◆ Task to carry out: For this exercise, copy exactly every line from the one holding "Fairy Castle Stuff For Sale Gumtree" through the end of the data, both included. Omit pictures.

◆ Records to process:
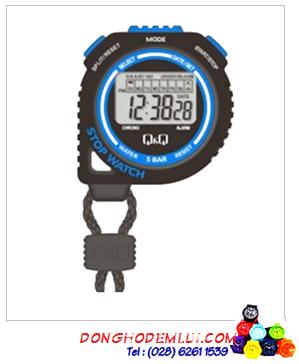 HS48J004Y; Đồng hồ bấm giây Q&Q HS48J004Y chính hãng| Hàng có sẳn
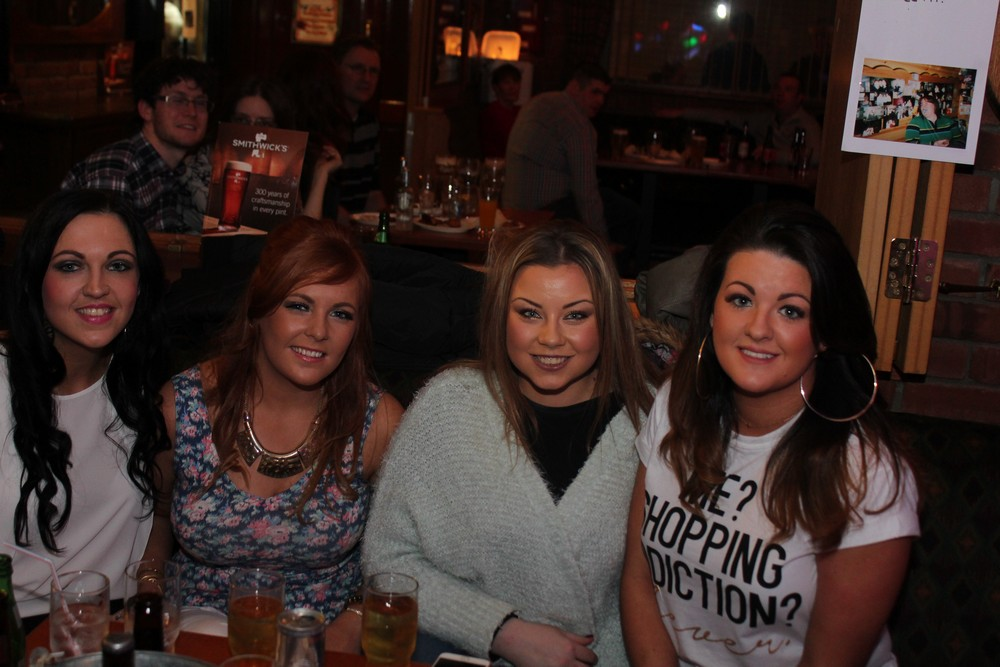 Ferguson's Bar | Gyles Quay | Live Music Venue | Dundalk Co. Louth - Gallery_49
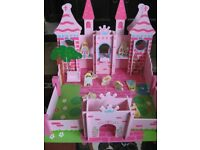 Fairy Castle Stuff For Sale Gumtree
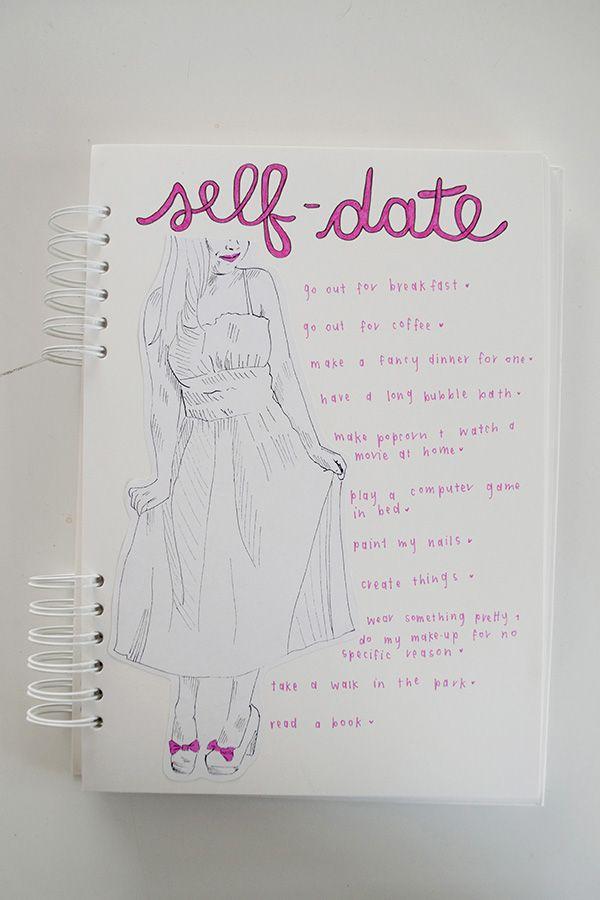 Radical Self Love Bible | 02 ♥ Caylee Grey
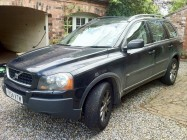 Volvo XC90 before car protection Doncaster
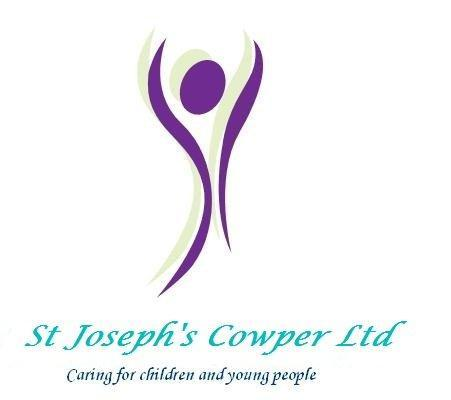 St Joseph's Cowper is seeking to fill a casual/part time caseworker position Must be trained in Step by Step  foster care assessment processes. Major responsibilities - assessment of foster carers, managing emergency placements and respite care.
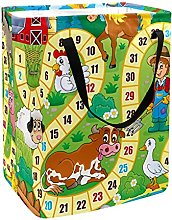 Board Desk Game Laundry Basket Large Cloth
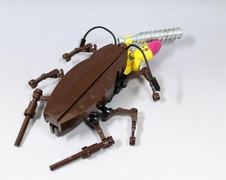 ゴキブリ5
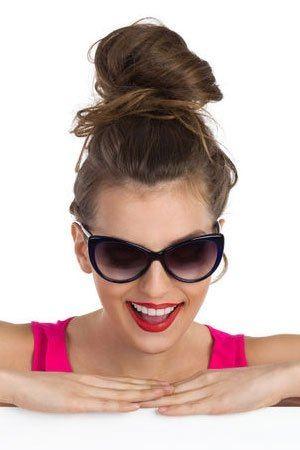 Beach hairstyles, Blond envy, zigzag, milton keynes
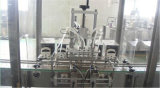 Peristaltische het Vullen van de Pomp het Afdekken Machine voor de Fles van de Ampul van het Flesje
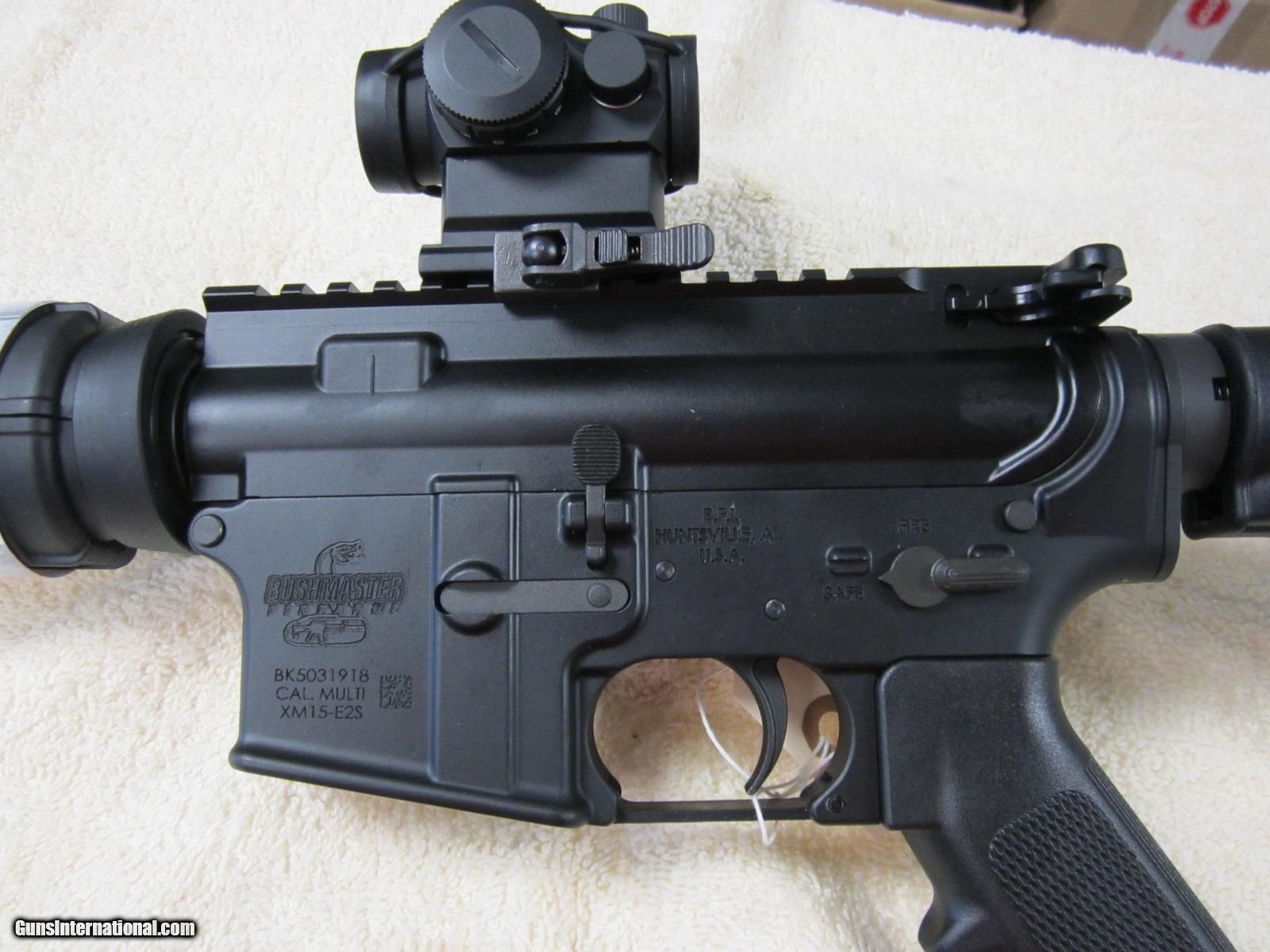 "Bushmaster QRC AR-15 .223 / 5.56 Red Dot 16"" Barrel New"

◆ Solution to this problem:
 Fairy Castle Stuff For Sale Gumtree
 Radical Self Love Bible | 02 ♥ Caylee Grey
 Volvo XC90 before car protection Doncaster
 St Joseph's Cowper is seeking to fill a casual/part time caseworker position Must be trained in Step by Step  foster care assessment processes. Major responsibilities - assessment of foster carers, managing emergency placements and respite care.
 Board Desk Game Laundry Basket Large Cloth
 ゴキブリ5
 Beach hairstyles, Blond envy, zigzag, milton keynes
 Peristaltische het Vullen van de Pomp het Afdekken Machine voor de Fles van de Ampul van het Flesje
 "Bushmaster QRC AR-15 .223 / 5.56 Red Dot 16"" Barrel New"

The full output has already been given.